▶ **Exercise brief**: Each entry below should be returned exactly as is, with the pictures removed.

▶ **Material provided**:
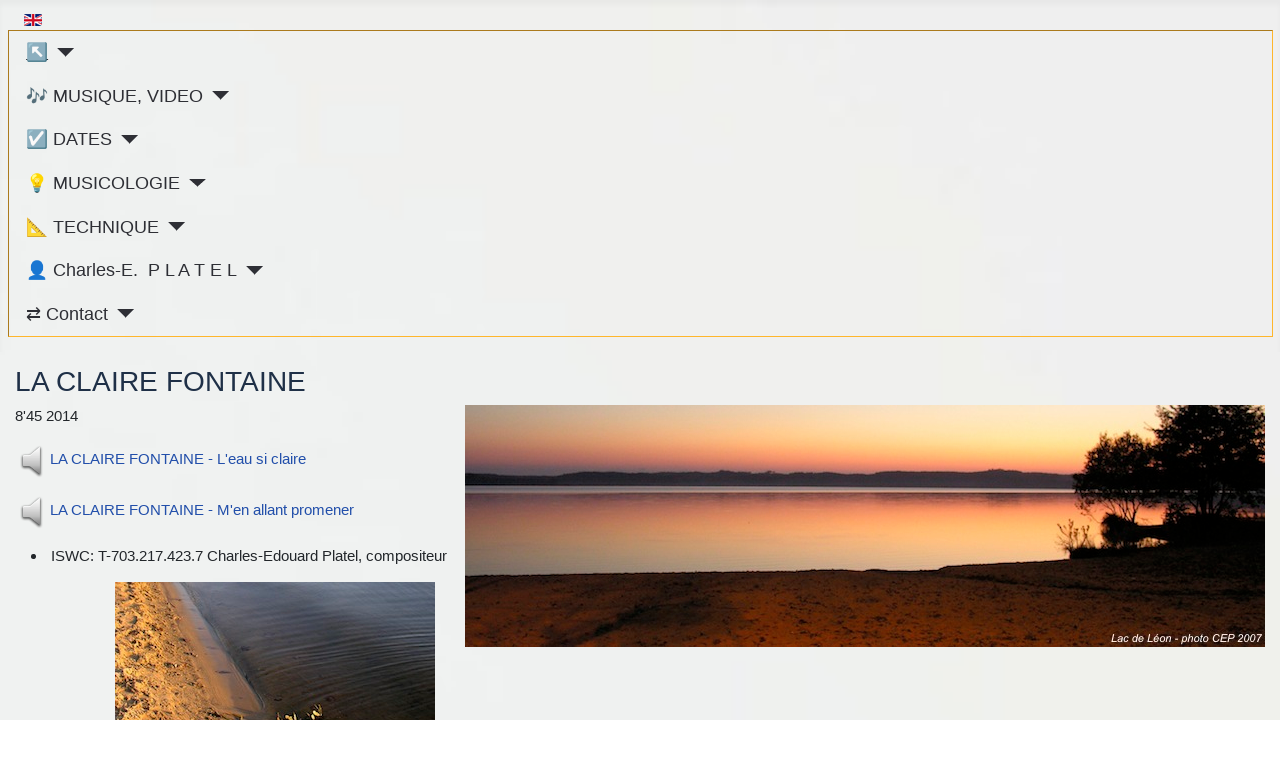

--- FILE ---
content_type: text/css
request_url: https://www.imagimuse.net/joomla_pub/media/com_jchoptimize/cache/css/2efc5a2e29533e18e428beaf0ea6b18a75f4bace67d1a2ac7a18e7d11d838163.css
body_size: 78
content:
@charset "UTF-8";
/***!  /media/templates/site/cassiopeia/css/global/colors_standard.min.css?486587  !***/

:root{--cassiopeia-color-primary:#112855;--cassiopeia-color-link:#224faa;--link-color:#224faa;--link-color-rgb:34,79,170;--cassiopeia-color-hover:#424077;--link-hover-color:#424077;--link-hover-color-rgb:66,64,119}


--- FILE ---
content_type: text/css
request_url: https://www.imagimuse.net/joomla_pub/media/com_jchoptimize/cache/css/2efc5a2e29533e18e428beaf0ea6b18a574cb36810ccb4b0031862aafaa64290.css
body_size: 615
content:
@charset "UTF-8";
/***!  /media/templates/site/cassiopeia/css/user.css?486587  !***/

h1,h2,h3,h4,h5,h6{color:#1f3047;text-decoration:none}.banner-cep{min-width:100%}a:link{text-decoration:none}a:visited{text-decoration:none}a:hover{text-decoration:underline}a:active{text-decoration:none}.container-header{background-color:white;background-image:none}.container-header .mod-menu{color:#2e2f35;border:1px inset #ffb62b}.container-header .mod-menu a:hover{background-color:LightGray}.container-header .navbar-toggler{color:#08c;border:1px solid #08c}.container-menu{background-color:Gray;background-image:none}.container{background-color:transparent !important}.body .container{border:1px solid rgba(0,0,0,0);-moz-box-shadow:0px 0px 6px rgba(0,0,0,0);-webkit-box-shadow:0px 0px 6px rgba(0,0,0,0);box-shadow:0px 0px 6px rgba(0,0,0,0)}h1{font-size:28px;line-height:30px;font-weight:300}h2{font-size:22px;line-height:30px;font-weight:300}h3{font-size:18px;line-height:24px;font-weight:300}h4{font-size:16px;line-height:20px;font-weight:300}body{font-size:15px !important}body.site{background:transparent;background-image:url(https://www.imagimuse.net/images/cep_bg/nuancedegris.jpg);background-position:top;background-repeat:repeat;background-attachment:fixed;background-size:cover}.card{background:transparent;border:none}.header{background:transparent}div.video-banner{display:grid;place-items:center;box-shadow:0 0.125rem 0.25rem rgba(0,0,0,0.5)}div.video-banner>*{grid-area:hero}div.video-banner div.text{z-index:1;text-align:center;color:white;text-shadow:2px 2px 5px black}div.video-banner div.overlay{width:100%;height:100%;background-image:linear-gradient(120deg,var(--cassiopeia-color-link),var(--cassiopeia-color-hover));opacity:0.7}div.video-banner video{width:100%;height:100%;object-fit:cover;overflow:hidden}
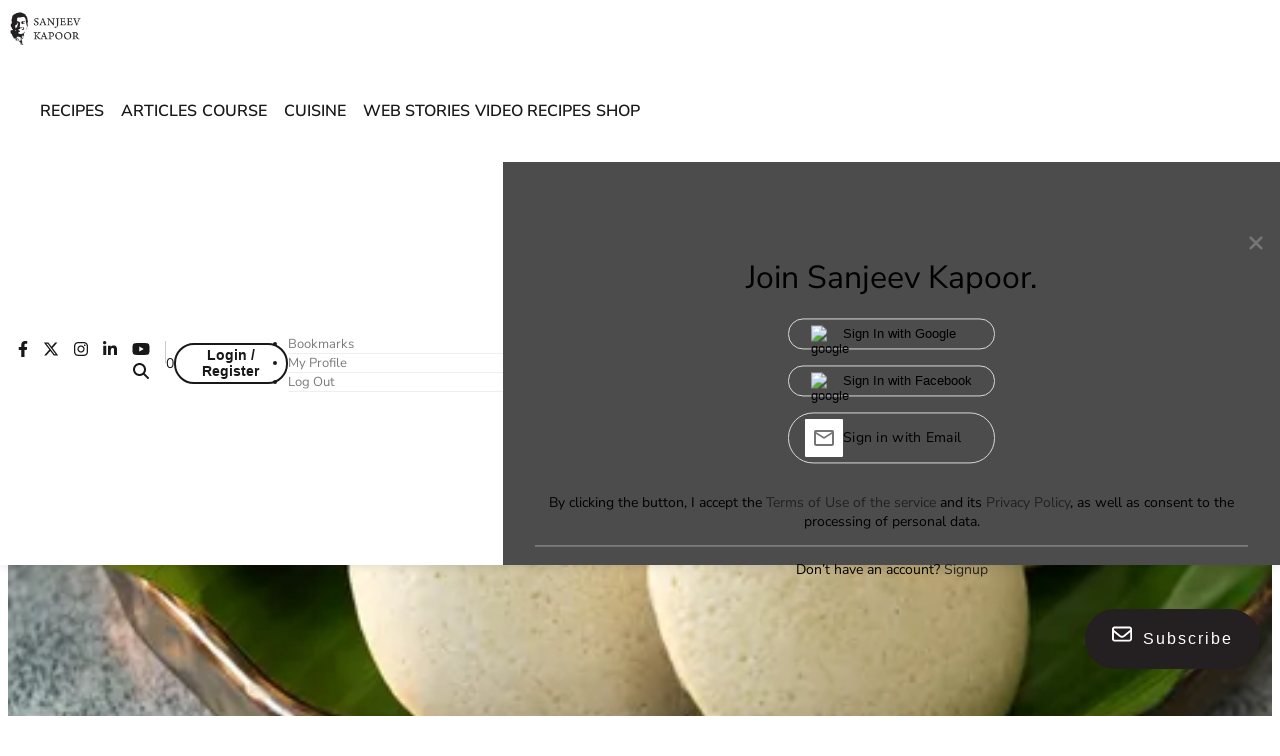

--- FILE ---
content_type: text/html; charset=utf-8
request_url: https://www.google.com/recaptcha/api2/aframe
body_size: 270
content:
<!DOCTYPE HTML><html><head><meta http-equiv="content-type" content="text/html; charset=UTF-8"></head><body><script nonce="On_yBLyIxJO4GBk2VukPgw">/** Anti-fraud and anti-abuse applications only. See google.com/recaptcha */ try{var clients={'sodar':'https://pagead2.googlesyndication.com/pagead/sodar?'};window.addEventListener("message",function(a){try{if(a.source===window.parent){var b=JSON.parse(a.data);var c=clients[b['id']];if(c){var d=document.createElement('img');d.src=c+b['params']+'&rc='+(localStorage.getItem("rc::a")?sessionStorage.getItem("rc::b"):"");window.document.body.appendChild(d);sessionStorage.setItem("rc::e",parseInt(sessionStorage.getItem("rc::e")||0)+1);localStorage.setItem("rc::h",'1762935301247');}}}catch(b){}});window.parent.postMessage("_grecaptcha_ready", "*");}catch(b){}</script></body></html>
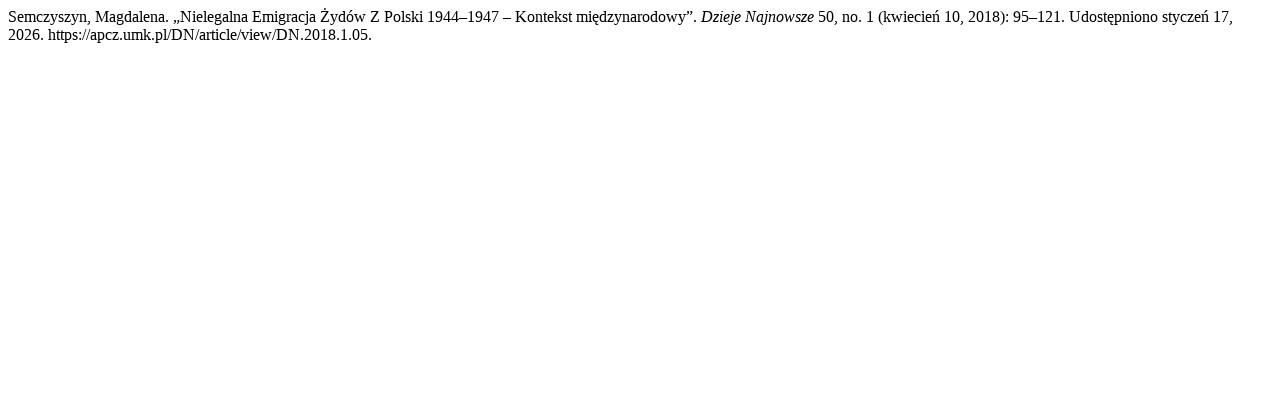

--- FILE ---
content_type: text/html; charset=UTF-8
request_url: https://apcz.umk.pl/DN/citationstylelanguage/get/turabian-fullnote-bibliography?submissionId=16542&publicationId=15647
body_size: 161
content:
<div class="csl-bib-body">
  <div class="csl-entry">Semczyszyn, Magdalena. „Nielegalna Emigracja Żydów Z Polski 1944–1947 – Kontekst międzynarodowy”. <i>Dzieje Najnowsze</i> 50, no. 1 (kwiecień 10, 2018): 95–121. Udostępniono styczeń 17, 2026. https://apcz.umk.pl/DN/article/view/DN.2018.1.05.</div>
</div>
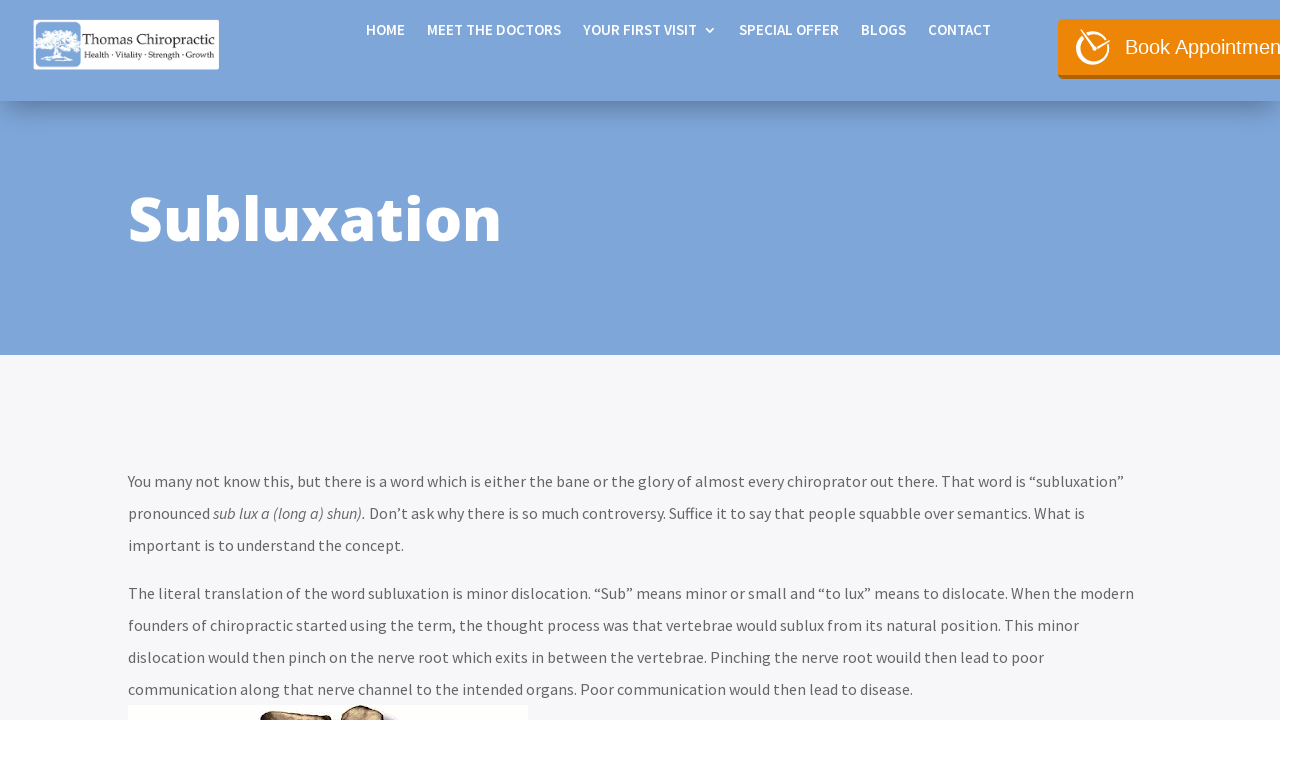

--- FILE ---
content_type: text/css
request_url: https://myrosevillechiropractor.com/wp-content/et-cache/global/et-divi-customizer-global.min.css?ver=1732623282
body_size: 346
content:
body,.et_pb_column_1_2 .et_quote_content blockquote cite,.et_pb_column_1_2 .et_link_content a.et_link_main_url,.et_pb_column_1_3 .et_quote_content blockquote cite,.et_pb_column_3_8 .et_quote_content blockquote cite,.et_pb_column_1_4 .et_quote_content blockquote cite,.et_pb_blog_grid .et_quote_content blockquote cite,.et_pb_column_1_3 .et_link_content a.et_link_main_url,.et_pb_column_3_8 .et_link_content a.et_link_main_url,.et_pb_column_1_4 .et_link_content a.et_link_main_url,.et_pb_blog_grid .et_link_content a.et_link_main_url,body .et_pb_bg_layout_light .et_pb_post p,body .et_pb_bg_layout_dark .et_pb_post p{font-size:14px}.et_pb_slide_content,.et_pb_best_value{font-size:15px}@media only screen and (min-width:1350px){.et_pb_row{padding:27px 0}.et_pb_section{padding:54px 0}.single.et_pb_pagebuilder_layout.et_full_width_page .et_post_meta_wrapper{padding-top:81px}.et_pb_fullwidth_section{padding:0}}	h1,h2,h3,h4,h5,h6{font-family:'Source Sans Pro',Helvetica,Arial,Lucida,sans-serif}body,input,textarea,select{font-family:'Source Sans Pro',Helvetica,Arial,Lucida,sans-serif}.et-social-google-plus a.icon:before{content:"G";FONT-WEIGHT:900;font-family:"Font Awesome 5 Brands"!important;FONT-SIZE:20PX!IMPORTANT}.gfield_label{color:#fff}.gform_body input{color:#fff!important;padding:15px 40px 15px 10px!important;background:transparent!important;border:1px solid #fff!important}.gform_body input::placeholder{color:#fff!important;font-weight:500}.gform_body textarea::placeholder{color:#fff!important;font-weight:500}.gform_body textarea{background:transparent!important;border:1px solid #fff!important;color:#fff!important}#gform_submit_button_1{padding:10px 40px!important;font-size:20px!important;background-color:#7ea6d7!important;border:none!important;color:#fff;font-weight:600;float:right}#gform_submit_button_1:hover{background-color:#9ab4d6!important}div#gform_confirmation_message_1{color:#fff!important;font-size:20px;text-transform:uppercase}h2.gform_title{display:none}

▶ **Written answer**:
--- FILE ---
content_type: text/css
request_url: https://www.imagimuse.net/joomla_pub/media/com_jchoptimize/cache/css/2efc5a2e29533e18e428beaf0ea6b18a75f4bace67d1a2ac7a18e7d11d838163.css
body_size: 78
content:
@charset "UTF-8";
/***!  /media/templates/site/cassiopeia/css/global/colors_standard.min.css?486587  !***/

:root{--cassiopeia-color-primary:#112855;--cassiopeia-color-link:#224faa;--link-color:#224faa;--link-color-rgb:34,79,170;--cassiopeia-color-hover:#424077;--link-hover-color:#424077;--link-hover-color-rgb:66,64,119}


--- FILE ---
content_type: text/css
request_url: https://www.imagimuse.net/joomla_pub/media/com_jchoptimize/cache/css/2efc5a2e29533e18e428beaf0ea6b18a574cb36810ccb4b0031862aafaa64290.css
body_size: 615
content:
@charset "UTF-8";
/***!  /media/templates/site/cassiopeia/css/user.css?486587  !***/

h1,h2,h3,h4,h5,h6{color:#1f3047;text-decoration:none}.banner-cep{min-width:100%}a:link{text-decoration:none}a:visited{text-decoration:none}a:hover{text-decoration:underline}a:active{text-decoration:none}.container-header{background-color:white;background-image:none}.container-header .mod-menu{color:#2e2f35;border:1px inset #ffb62b}.container-header .mod-menu a:hover{background-color:LightGray}.container-header .navbar-toggler{color:#08c;border:1px solid #08c}.container-menu{background-color:Gray;background-image:none}.container{background-color:transparent !important}.body .container{border:1px solid rgba(0,0,0,0);-moz-box-shadow:0px 0px 6px rgba(0,0,0,0);-webkit-box-shadow:0px 0px 6px rgba(0,0,0,0);box-shadow:0px 0px 6px rgba(0,0,0,0)}h1{font-size:28px;line-height:30px;font-weight:300}h2{font-size:22px;line-height:30px;font-weight:300}h3{font-size:18px;line-height:24px;font-weight:300}h4{font-size:16px;line-height:20px;font-weight:300}body{font-size:15px !important}body.site{background:transparent;background-image:url(https://www.imagimuse.net/images/cep_bg/nuancedegris.jpg);background-position:top;background-repeat:repeat;background-attachment:fixed;background-size:cover}.card{background:transparent;border:none}.header{background:transparent}div.video-banner{display:grid;place-items:center;box-shadow:0 0.125rem 0.25rem rgba(0,0,0,0.5)}div.video-banner>*{grid-area:hero}div.video-banner div.text{z-index:1;text-align:center;color:white;text-shadow:2px 2px 5px black}div.video-banner div.overlay{width:100%;height:100%;background-image:linear-gradient(120deg,var(--cassiopeia-color-link),var(--cassiopeia-color-hover));opacity:0.7}div.video-banner video{width:100%;height:100%;object-fit:cover;overflow:hidden}

--- FILE ---
content_type: text/html; charset=utf-8
request_url: https://www.google.com/recaptcha/api2/aframe
body_size: 270
content:
<!DOCTYPE HTML><html><head><meta http-equiv="content-type" content="text/html; charset=UTF-8"></head><body><script nonce="On_yBLyIxJO4GBk2VukPgw">/** Anti-fraud and anti-abuse applications only. See google.com/recaptcha */ try{var clients={'sodar':'https://pagead2.googlesyndication.com/pagead/sodar?'};window.addEventListener("message",function(a){try{if(a.source===window.parent){var b=JSON.parse(a.data);var c=clients[b['id']];if(c){var d=document.createElement('img');d.src=c+b['params']+'&rc='+(localStorage.getItem("rc::a")?sessionStorage.getItem("rc::b"):"");window.document.body.appendChild(d);sessionStorage.setItem("rc::e",parseInt(sessionStorage.getItem("rc::e")||0)+1);localStorage.setItem("rc::h",'1762935301247');}}}catch(b){}});window.parent.postMessage("_grecaptcha_ready", "*");}catch(b){}</script></body></html>

--- FILE ---
content_type: text/html; charset=UTF-8
request_url: https://apcz.umk.pl/DN/citationstylelanguage/get/turabian-fullnote-bibliography?submissionId=16542&publicationId=15647
body_size: 161
content:
<div class="csl-bib-body">
  <div class="csl-entry">Semczyszyn, Magdalena. „Nielegalna Emigracja Żydów Z Polski 1944–1947 – Kontekst międzynarodowy”. <i>Dzieje Najnowsze</i> 50, no. 1 (kwiecień 10, 2018): 95–121. Udostępniono styczeń 17, 2026. https://apcz.umk.pl/DN/article/view/DN.2018.1.05.</div>
</div>

--- FILE ---
content_type: text/css
request_url: https://myrosevillechiropractor.com/wp-content/et-cache/global/et-divi-customizer-global.min.css?ver=1732623282
body_size: 346
content:
body,.et_pb_column_1_2 .et_quote_content blockquote cite,.et_pb_column_1_2 .et_link_content a.et_link_main_url,.et_pb_column_1_3 .et_quote_content blockquote cite,.et_pb_column_3_8 .et_quote_content blockquote cite,.et_pb_column_1_4 .et_quote_content blockquote cite,.et_pb_blog_grid .et_quote_content blockquote cite,.et_pb_column_1_3 .et_link_content a.et_link_main_url,.et_pb_column_3_8 .et_link_content a.et_link_main_url,.et_pb_column_1_4 .et_link_content a.et_link_main_url,.et_pb_blog_grid .et_link_content a.et_link_main_url,body .et_pb_bg_layout_light .et_pb_post p,body .et_pb_bg_layout_dark .et_pb_post p{font-size:14px}.et_pb_slide_content,.et_pb_best_value{font-size:15px}@media only screen and (min-width:1350px){.et_pb_row{padding:27px 0}.et_pb_section{padding:54px 0}.single.et_pb_pagebuilder_layout.et_full_width_page .et_post_meta_wrapper{padding-top:81px}.et_pb_fullwidth_section{padding:0}}	h1,h2,h3,h4,h5,h6{font-family:'Source Sans Pro',Helvetica,Arial,Lucida,sans-serif}body,input,textarea,select{font-family:'Source Sans Pro',Helvetica,Arial,Lucida,sans-serif}.et-social-google-plus a.icon:before{content:"G";FONT-WEIGHT:900;font-family:"Font Awesome 5 Brands"!important;FONT-SIZE:20PX!IMPORTANT}.gfield_label{color:#fff}.gform_body input{color:#fff!important;padding:15px 40px 15px 10px!important;background:transparent!important;border:1px solid #fff!important}.gform_body input::placeholder{color:#fff!important;font-weight:500}.gform_body textarea::placeholder{color:#fff!important;font-weight:500}.gform_body textarea{background:transparent!important;border:1px solid #fff!important;color:#fff!important}#gform_submit_button_1{padding:10px 40px!important;font-size:20px!important;background-color:#7ea6d7!important;border:none!important;color:#fff;font-weight:600;float:right}#gform_submit_button_1:hover{background-color:#9ab4d6!important}div#gform_confirmation_message_1{color:#fff!important;font-size:20px;text-transform:uppercase}h2.gform_title{display:none}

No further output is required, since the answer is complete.